▶ _Entries provided_
◆ ◆ ◆ ◆
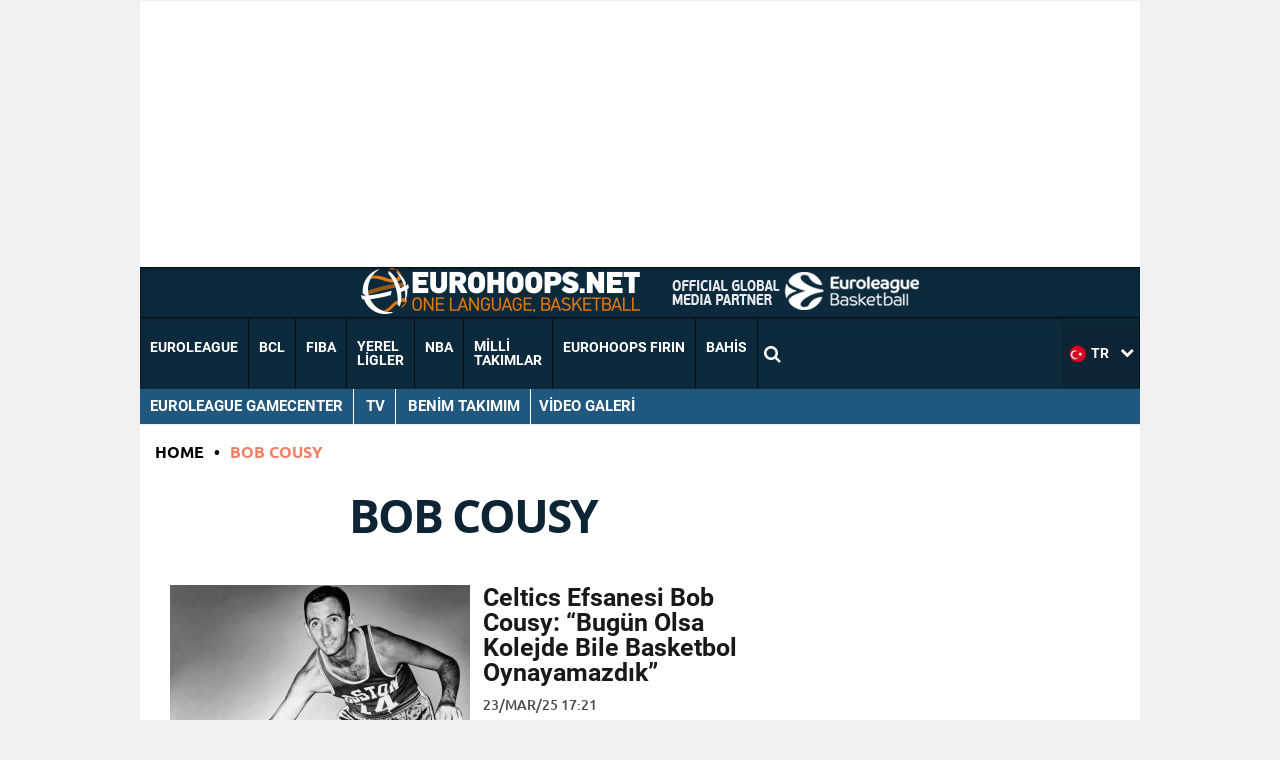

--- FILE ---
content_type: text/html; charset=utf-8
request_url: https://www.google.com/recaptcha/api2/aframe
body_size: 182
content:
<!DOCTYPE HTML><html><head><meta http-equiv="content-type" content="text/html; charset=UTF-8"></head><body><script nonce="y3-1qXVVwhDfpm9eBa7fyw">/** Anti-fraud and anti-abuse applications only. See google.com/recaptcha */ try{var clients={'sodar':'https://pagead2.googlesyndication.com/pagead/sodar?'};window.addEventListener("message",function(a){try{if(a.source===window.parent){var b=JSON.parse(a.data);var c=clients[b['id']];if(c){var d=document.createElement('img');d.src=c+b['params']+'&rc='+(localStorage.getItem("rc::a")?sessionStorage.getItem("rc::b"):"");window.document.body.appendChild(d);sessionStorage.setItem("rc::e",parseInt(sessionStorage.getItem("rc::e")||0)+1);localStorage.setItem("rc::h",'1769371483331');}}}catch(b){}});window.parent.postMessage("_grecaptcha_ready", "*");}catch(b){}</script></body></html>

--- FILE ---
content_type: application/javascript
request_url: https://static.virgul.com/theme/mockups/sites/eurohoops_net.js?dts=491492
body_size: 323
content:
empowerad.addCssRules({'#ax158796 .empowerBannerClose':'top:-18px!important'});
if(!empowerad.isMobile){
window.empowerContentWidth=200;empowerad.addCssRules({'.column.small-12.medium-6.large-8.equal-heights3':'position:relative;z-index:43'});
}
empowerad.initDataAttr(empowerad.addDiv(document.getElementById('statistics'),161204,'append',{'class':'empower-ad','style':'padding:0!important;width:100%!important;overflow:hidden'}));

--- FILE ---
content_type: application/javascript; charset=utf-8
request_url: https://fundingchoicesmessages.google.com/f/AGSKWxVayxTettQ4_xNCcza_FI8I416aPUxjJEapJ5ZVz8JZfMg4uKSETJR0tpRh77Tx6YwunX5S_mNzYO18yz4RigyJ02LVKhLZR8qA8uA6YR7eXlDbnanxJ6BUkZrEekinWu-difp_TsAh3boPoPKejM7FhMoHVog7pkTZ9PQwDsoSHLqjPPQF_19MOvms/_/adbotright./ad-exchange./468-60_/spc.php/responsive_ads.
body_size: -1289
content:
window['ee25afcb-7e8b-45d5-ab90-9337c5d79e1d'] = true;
◆ ◆ ◆ ◆
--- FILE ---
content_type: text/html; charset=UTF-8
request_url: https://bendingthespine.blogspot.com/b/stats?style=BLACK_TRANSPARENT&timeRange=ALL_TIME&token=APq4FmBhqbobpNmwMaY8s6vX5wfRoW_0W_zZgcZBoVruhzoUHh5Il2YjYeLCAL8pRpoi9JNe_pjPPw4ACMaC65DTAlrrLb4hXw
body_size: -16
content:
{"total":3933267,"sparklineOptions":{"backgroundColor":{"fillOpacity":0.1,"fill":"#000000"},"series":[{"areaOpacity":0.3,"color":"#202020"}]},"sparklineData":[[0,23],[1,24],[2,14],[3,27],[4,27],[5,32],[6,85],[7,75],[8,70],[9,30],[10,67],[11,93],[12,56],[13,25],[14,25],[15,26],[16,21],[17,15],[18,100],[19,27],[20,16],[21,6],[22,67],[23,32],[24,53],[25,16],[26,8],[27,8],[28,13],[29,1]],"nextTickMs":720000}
◆ ◆ ◆ ◆
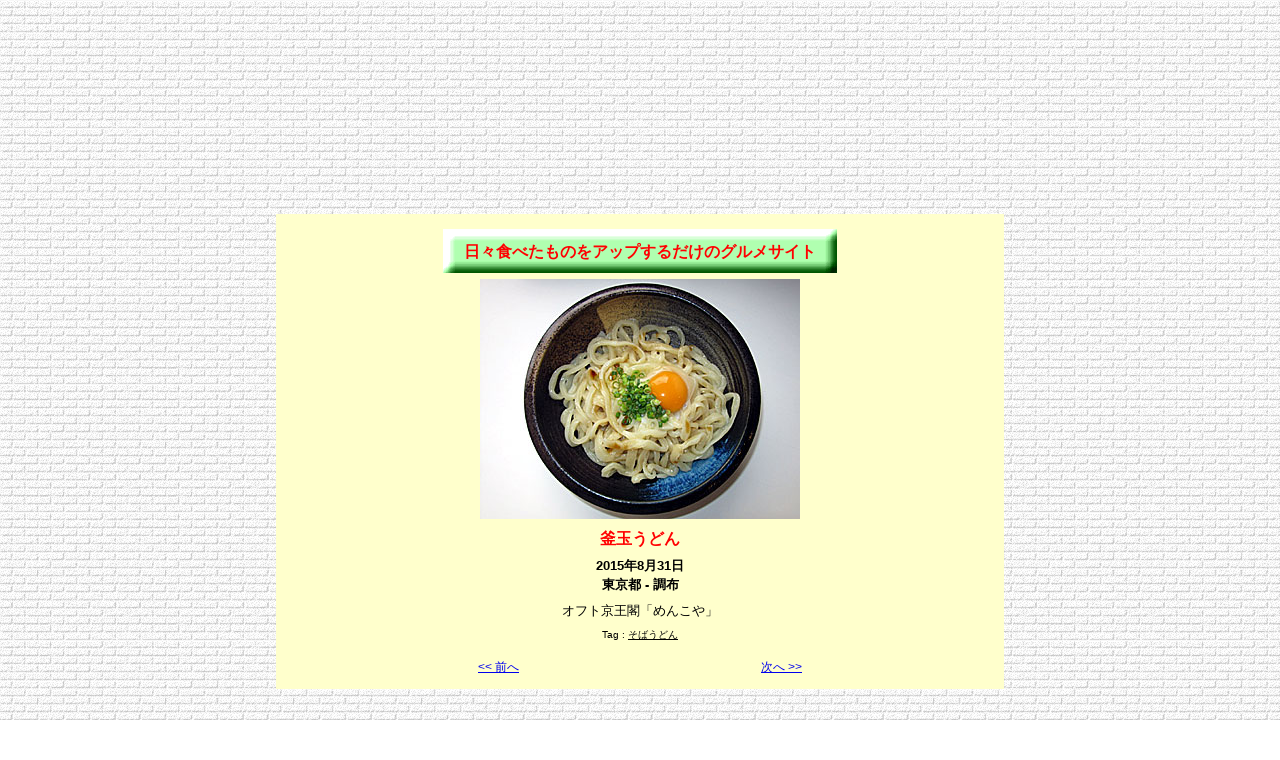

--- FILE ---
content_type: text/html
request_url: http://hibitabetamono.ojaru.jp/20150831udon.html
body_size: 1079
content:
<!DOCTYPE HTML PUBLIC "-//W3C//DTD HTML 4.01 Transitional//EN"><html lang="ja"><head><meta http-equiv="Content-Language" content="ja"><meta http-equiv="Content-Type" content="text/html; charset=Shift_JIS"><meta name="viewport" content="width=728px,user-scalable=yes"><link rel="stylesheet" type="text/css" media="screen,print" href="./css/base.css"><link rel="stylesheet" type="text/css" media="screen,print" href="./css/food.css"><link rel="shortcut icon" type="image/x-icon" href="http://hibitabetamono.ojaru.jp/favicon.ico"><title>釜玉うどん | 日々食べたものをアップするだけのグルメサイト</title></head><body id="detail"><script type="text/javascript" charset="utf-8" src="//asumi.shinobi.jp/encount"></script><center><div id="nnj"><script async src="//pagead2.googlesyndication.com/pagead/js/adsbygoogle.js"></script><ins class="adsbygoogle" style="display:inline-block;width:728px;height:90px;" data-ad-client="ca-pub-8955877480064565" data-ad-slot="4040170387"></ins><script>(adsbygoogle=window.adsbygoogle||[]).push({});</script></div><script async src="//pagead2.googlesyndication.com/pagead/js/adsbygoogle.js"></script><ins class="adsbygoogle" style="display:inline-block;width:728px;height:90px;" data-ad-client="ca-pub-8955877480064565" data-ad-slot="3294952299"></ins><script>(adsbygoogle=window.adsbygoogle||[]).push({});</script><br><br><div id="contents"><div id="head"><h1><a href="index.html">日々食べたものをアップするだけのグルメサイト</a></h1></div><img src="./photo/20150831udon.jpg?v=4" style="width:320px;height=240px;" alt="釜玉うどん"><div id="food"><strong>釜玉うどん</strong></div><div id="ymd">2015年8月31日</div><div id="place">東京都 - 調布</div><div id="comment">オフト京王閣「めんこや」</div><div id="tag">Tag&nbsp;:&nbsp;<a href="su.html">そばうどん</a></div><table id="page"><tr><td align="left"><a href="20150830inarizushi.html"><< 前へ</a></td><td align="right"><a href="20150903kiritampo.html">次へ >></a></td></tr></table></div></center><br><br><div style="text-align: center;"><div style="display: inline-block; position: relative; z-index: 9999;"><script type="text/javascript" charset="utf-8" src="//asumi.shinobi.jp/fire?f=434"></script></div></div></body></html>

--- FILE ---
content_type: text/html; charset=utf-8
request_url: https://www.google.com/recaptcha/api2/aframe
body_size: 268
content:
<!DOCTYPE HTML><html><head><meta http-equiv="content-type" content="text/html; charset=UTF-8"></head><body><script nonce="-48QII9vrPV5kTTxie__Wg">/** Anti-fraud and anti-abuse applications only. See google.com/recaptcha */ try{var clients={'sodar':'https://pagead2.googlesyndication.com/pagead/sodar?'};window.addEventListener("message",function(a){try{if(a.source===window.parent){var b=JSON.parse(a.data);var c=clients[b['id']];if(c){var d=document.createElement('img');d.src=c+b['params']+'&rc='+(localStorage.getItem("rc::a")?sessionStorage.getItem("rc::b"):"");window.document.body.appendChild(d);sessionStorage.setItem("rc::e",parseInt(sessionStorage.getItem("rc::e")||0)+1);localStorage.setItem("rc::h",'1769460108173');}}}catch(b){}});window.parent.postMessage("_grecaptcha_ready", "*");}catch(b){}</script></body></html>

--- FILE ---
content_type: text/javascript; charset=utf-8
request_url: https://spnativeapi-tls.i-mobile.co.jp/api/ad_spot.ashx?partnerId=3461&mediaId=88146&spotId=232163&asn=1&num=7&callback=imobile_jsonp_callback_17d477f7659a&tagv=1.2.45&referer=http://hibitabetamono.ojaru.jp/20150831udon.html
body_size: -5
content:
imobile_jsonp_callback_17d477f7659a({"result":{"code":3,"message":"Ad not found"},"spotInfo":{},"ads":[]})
◆ ◆ ◆ ◆
▶ _Task to carry out_
If a line in the data holds the string "addCssRules", copy that line.

▶ _Problem solution_
empowerad.addCssRules({'#ax158796 .empowerBannerClose':'top:-18px!important'});
window.empowerContentWidth=200;empowerad.addCssRules({'.column.small-12.medium-6.large-8.equal-heights3':'position:relative;z-index:43'});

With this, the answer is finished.